Commissioners in Sedgwick County spent much of a staff meeting debating whether to ask the Kansas Legislature for permission to put a county sales-tax question on the ballot, a step proponents say could reduce property tax pressure while preserving funding for cultural and recreational entities.
Commissioner Howe, who presented the plan, said a roughly quarter-percent county sales tax could lower the county mill levy by about five mills and offset the property-tax burden created over decades by the county’s existing 1% sales tax. "It's dollar for dollar, sales, property tax relief via a small consumption tax," Howe said, urging colleagues to keep the option alive and consider a Feb. 18 vote to authorize a legislative request.
The proposal would direct 60% of any new revenue to the county general fund for core services and 40% to a dedicated "culture, recreation and community-based programs" fund (CRCBP), Howe said, naming an advisory board and a resolution to prevent CRCBP awardees from also receiving property-tax funding as guardrails.
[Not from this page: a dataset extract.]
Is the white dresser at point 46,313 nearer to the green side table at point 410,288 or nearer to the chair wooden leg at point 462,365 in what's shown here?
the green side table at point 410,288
Other commissioners praised the goals of property-tax relief and protecting core services but said timing and public trust are key. Commissioner Beatty said he agreed with the objectives but would not support immediate action because the "community needs a break" and recommended broader engagement and a reconciliation period. Another commissioner said staff had received the written proposal just 12 hours earlier and warned the plan could confuse residents amid active public debate over a separate Wichita sales-tax measure.
Several commissioners urged staff to explore reallocating existing county sales-tax dollars before asking voters for more revenue. "I would rather take the current sales tax dollars we have instead of asking the community to support more sales tax dollars right now," one said, urging options that re-earmark present revenue.
Howe said the legislative request would not bind the commission to put a question on the ballot but would preserve the option. He added that the county effort would be suspended if Wichita's sales-tax measure passes. No formal vote took place; commissioners asked staff to return with revised options and to continue public outreach ahead of any formal action.
Next steps: staff will prepare revisions and alternatives for future meetings and commissioners stressed the need for public information and time for community trust-building.